→ Listing:
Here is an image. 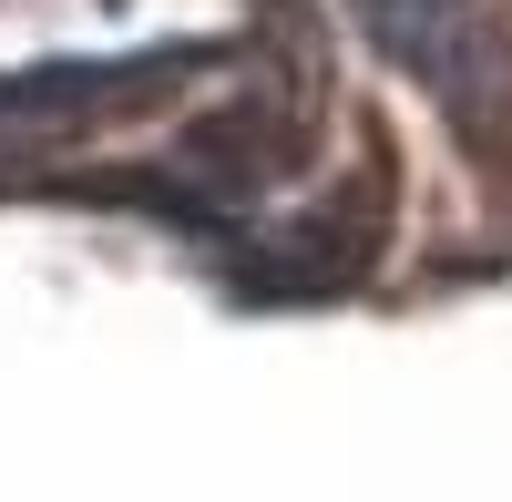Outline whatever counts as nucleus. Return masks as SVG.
<instances>
[{
	"label": "nucleus",
	"instance_id": "f257e3e1",
	"mask_svg": "<svg viewBox=\"0 0 512 502\" xmlns=\"http://www.w3.org/2000/svg\"><path fill=\"white\" fill-rule=\"evenodd\" d=\"M175 62H52V72H31V82H0V134H31V123H103L123 103L164 93Z\"/></svg>",
	"mask_w": 512,
	"mask_h": 502
}]
</instances>
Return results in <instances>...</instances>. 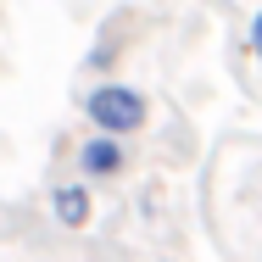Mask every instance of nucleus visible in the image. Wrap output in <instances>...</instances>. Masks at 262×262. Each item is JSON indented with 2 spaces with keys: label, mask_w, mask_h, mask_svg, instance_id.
Returning <instances> with one entry per match:
<instances>
[{
  "label": "nucleus",
  "mask_w": 262,
  "mask_h": 262,
  "mask_svg": "<svg viewBox=\"0 0 262 262\" xmlns=\"http://www.w3.org/2000/svg\"><path fill=\"white\" fill-rule=\"evenodd\" d=\"M84 123H90L95 134L128 140V134H140V128L151 123V101H145V90L106 78V84H95V90L84 95Z\"/></svg>",
  "instance_id": "f257e3e1"
},
{
  "label": "nucleus",
  "mask_w": 262,
  "mask_h": 262,
  "mask_svg": "<svg viewBox=\"0 0 262 262\" xmlns=\"http://www.w3.org/2000/svg\"><path fill=\"white\" fill-rule=\"evenodd\" d=\"M128 162H134V151H128V140H117V134H84L78 145H73V167H78V179L84 184H106V179H123L128 173Z\"/></svg>",
  "instance_id": "f03ea898"
},
{
  "label": "nucleus",
  "mask_w": 262,
  "mask_h": 262,
  "mask_svg": "<svg viewBox=\"0 0 262 262\" xmlns=\"http://www.w3.org/2000/svg\"><path fill=\"white\" fill-rule=\"evenodd\" d=\"M45 207H51V217L67 229V234H78V229H90V217H95V184H84V179H61V184H51Z\"/></svg>",
  "instance_id": "7ed1b4c3"
},
{
  "label": "nucleus",
  "mask_w": 262,
  "mask_h": 262,
  "mask_svg": "<svg viewBox=\"0 0 262 262\" xmlns=\"http://www.w3.org/2000/svg\"><path fill=\"white\" fill-rule=\"evenodd\" d=\"M246 45H251V56L262 61V11L251 17V23H246Z\"/></svg>",
  "instance_id": "20e7f679"
}]
</instances>
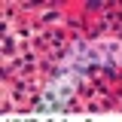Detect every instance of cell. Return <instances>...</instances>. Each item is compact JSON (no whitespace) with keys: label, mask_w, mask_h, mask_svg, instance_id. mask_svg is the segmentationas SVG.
<instances>
[{"label":"cell","mask_w":122,"mask_h":122,"mask_svg":"<svg viewBox=\"0 0 122 122\" xmlns=\"http://www.w3.org/2000/svg\"><path fill=\"white\" fill-rule=\"evenodd\" d=\"M9 122H40V119H9Z\"/></svg>","instance_id":"cell-1"}]
</instances>
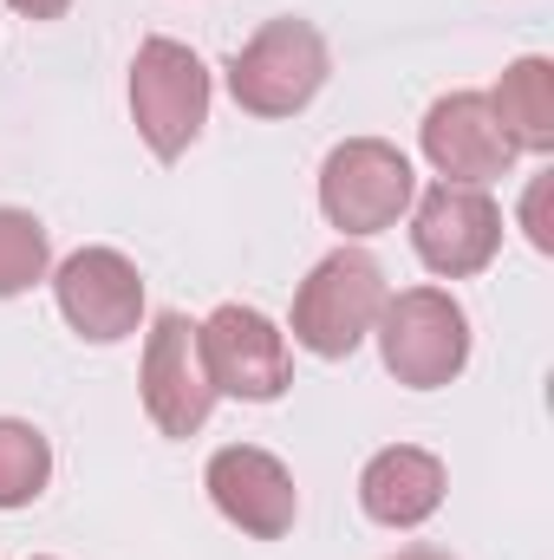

→ Objective:
Copy out the lines from the one containing "Detect every instance" through the end of the records, including both ends, and leave the pictures out.

→ Answer to this exercise:
Detect every instance of cell. Return <instances>...</instances>. Each item is compact JSON (no whitespace) with keys: label, mask_w, mask_h, mask_svg, instance_id. mask_svg is the segmentationas SVG.
<instances>
[{"label":"cell","mask_w":122,"mask_h":122,"mask_svg":"<svg viewBox=\"0 0 122 122\" xmlns=\"http://www.w3.org/2000/svg\"><path fill=\"white\" fill-rule=\"evenodd\" d=\"M9 122H40V119H9Z\"/></svg>","instance_id":"cell-1"}]
</instances>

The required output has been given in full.